Your goal => Copy out the data line by line exactly, from its start to the line bearing "United States, site lebec_CA-41.", inclusive.

Dataset entries:
════

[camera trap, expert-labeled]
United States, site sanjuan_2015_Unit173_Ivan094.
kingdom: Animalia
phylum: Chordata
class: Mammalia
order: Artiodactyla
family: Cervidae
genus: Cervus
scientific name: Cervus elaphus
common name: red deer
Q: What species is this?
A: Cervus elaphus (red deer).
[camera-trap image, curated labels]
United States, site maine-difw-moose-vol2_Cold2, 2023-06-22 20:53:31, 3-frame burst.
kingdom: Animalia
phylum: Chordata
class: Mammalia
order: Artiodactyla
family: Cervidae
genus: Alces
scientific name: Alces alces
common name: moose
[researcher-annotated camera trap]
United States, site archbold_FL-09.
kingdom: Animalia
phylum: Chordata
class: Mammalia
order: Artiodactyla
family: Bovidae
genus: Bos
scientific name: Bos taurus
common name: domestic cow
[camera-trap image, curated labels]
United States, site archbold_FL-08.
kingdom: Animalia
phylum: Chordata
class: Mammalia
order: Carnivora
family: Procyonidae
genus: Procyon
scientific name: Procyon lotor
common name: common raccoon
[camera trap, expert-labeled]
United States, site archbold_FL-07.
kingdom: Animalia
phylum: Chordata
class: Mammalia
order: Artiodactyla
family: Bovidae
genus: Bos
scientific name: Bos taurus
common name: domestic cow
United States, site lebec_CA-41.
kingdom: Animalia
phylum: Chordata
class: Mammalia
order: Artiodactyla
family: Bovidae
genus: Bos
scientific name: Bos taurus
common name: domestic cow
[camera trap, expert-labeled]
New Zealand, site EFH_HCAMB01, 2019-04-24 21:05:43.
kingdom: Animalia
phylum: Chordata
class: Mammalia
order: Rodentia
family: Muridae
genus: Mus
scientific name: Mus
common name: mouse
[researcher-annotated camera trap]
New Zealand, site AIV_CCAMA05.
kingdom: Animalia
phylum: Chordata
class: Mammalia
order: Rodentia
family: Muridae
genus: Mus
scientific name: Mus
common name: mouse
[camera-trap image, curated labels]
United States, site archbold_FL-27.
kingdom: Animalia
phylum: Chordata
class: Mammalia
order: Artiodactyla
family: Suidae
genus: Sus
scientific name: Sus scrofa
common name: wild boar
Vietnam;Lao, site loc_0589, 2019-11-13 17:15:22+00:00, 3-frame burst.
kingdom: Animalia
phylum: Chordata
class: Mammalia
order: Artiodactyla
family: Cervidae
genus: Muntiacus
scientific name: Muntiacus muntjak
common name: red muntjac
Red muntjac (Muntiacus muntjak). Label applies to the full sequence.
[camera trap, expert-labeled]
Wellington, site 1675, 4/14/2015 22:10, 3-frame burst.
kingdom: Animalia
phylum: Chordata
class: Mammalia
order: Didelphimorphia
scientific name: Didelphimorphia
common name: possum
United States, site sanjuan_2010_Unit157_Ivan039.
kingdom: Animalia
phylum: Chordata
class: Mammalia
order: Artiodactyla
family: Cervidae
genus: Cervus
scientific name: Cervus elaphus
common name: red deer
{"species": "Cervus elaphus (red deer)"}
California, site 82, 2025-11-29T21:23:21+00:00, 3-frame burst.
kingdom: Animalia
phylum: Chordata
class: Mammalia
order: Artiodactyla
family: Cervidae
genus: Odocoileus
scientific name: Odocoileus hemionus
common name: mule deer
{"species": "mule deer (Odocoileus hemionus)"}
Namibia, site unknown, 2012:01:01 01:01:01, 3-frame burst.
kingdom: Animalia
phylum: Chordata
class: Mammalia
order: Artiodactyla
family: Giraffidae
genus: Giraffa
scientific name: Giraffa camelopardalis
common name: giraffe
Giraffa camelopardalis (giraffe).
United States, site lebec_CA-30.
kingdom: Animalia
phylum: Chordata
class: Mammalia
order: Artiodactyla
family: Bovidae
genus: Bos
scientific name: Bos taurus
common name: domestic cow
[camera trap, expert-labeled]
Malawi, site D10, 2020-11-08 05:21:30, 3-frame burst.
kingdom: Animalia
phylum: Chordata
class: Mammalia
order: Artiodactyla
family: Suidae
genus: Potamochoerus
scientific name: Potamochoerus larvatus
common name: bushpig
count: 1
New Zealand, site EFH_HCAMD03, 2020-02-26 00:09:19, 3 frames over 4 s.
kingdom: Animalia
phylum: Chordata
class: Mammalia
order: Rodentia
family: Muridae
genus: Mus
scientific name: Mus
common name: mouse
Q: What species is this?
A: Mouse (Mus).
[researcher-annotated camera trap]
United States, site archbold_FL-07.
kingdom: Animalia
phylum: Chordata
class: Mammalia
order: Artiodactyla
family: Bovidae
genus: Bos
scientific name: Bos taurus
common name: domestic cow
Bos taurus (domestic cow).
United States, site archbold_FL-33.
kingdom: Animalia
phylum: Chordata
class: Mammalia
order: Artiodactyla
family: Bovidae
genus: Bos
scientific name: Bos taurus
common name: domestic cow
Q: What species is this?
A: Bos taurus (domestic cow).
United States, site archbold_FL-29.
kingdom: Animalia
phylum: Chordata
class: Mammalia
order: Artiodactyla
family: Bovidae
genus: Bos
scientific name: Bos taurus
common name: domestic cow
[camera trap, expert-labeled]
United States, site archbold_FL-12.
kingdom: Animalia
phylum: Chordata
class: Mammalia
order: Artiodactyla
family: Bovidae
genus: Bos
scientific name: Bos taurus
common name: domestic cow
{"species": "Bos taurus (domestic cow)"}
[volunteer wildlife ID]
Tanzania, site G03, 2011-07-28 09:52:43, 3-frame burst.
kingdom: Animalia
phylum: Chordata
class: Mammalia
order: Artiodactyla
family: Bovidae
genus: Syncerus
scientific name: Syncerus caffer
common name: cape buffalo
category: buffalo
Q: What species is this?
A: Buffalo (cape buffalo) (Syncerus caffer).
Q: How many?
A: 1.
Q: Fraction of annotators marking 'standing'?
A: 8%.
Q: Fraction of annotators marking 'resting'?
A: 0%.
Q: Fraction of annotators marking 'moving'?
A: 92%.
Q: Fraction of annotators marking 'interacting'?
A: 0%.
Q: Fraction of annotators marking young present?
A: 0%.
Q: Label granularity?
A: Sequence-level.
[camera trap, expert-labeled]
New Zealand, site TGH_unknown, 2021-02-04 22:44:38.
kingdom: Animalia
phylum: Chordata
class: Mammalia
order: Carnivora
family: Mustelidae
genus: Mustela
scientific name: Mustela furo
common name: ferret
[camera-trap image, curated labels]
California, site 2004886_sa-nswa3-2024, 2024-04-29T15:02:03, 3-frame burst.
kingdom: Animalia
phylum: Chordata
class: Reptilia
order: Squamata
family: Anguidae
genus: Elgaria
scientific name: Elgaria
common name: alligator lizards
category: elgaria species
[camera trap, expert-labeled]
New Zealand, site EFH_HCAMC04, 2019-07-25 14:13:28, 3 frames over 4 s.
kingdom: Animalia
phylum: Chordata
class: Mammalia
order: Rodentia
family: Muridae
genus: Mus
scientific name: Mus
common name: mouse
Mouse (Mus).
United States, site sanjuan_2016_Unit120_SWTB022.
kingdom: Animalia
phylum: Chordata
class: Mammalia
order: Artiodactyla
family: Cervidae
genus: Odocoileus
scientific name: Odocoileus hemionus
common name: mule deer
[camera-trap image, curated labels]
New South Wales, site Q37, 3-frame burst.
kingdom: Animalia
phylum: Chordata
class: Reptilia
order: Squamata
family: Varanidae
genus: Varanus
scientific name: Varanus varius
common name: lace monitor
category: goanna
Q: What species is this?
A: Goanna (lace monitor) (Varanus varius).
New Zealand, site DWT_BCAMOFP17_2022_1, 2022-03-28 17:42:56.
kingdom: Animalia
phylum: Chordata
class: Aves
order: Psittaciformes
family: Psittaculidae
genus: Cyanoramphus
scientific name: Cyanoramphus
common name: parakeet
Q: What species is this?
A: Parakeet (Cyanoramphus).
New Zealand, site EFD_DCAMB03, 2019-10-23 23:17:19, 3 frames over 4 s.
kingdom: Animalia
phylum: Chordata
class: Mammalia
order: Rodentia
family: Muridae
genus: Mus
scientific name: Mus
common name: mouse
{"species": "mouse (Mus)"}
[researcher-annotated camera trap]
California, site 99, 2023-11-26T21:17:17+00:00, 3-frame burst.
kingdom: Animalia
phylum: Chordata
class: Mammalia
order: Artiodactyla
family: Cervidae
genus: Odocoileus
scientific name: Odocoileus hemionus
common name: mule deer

════

Response to the exercise =>
[camera trap, expert-labeled]
United States, site sanjuan_2015_Unit173_Ivan094.
kingdom: Animalia
phylum: Chordata
class: Mammalia
order: Artiodactyla
family: Cervidae
genus: Cervus
scientific name: Cervus elaphus
common name: red deer
Q: What species is this?
A: Cervus elaphus (red deer).
[camera-trap image, curated labels]
United States, site maine-difw-moose-vol2_Cold2, 2023-06-22 20:53:31, 3-frame burst.
kingdom: Animalia
phylum: Chordata
class: Mammalia
order: Artiodactyla
family: Cervidae
genus: Alces
scientific name: Alces alces
common name: moose
[researcher-annotated camera trap]
United States, site archbold_FL-09.
kingdom: Animalia
phylum: Chordata
class: Mammalia
order: Artiodactyla
family: Bovidae
genus: Bos
scientific name: Bos taurus
common name: domestic cow
[camera-trap image, curated labels]
United States, site archbold_FL-08.
kingdom: Animalia
phylum: Chordata
class: Mammalia
order: Carnivora
family: Procyonidae
genus: Procyon
scientific name: Procyon lotor
common name: common raccoon
[camera trap, expert-labeled]
United States, site archbold_FL-07.
kingdom: Animalia
phylum: Chordata
class: Mammalia
order: Artiodactyla
family: Bovidae
genus: Bos
scientific name: Bos taurus
common name: domestic cow
United States, site lebec_CA-41.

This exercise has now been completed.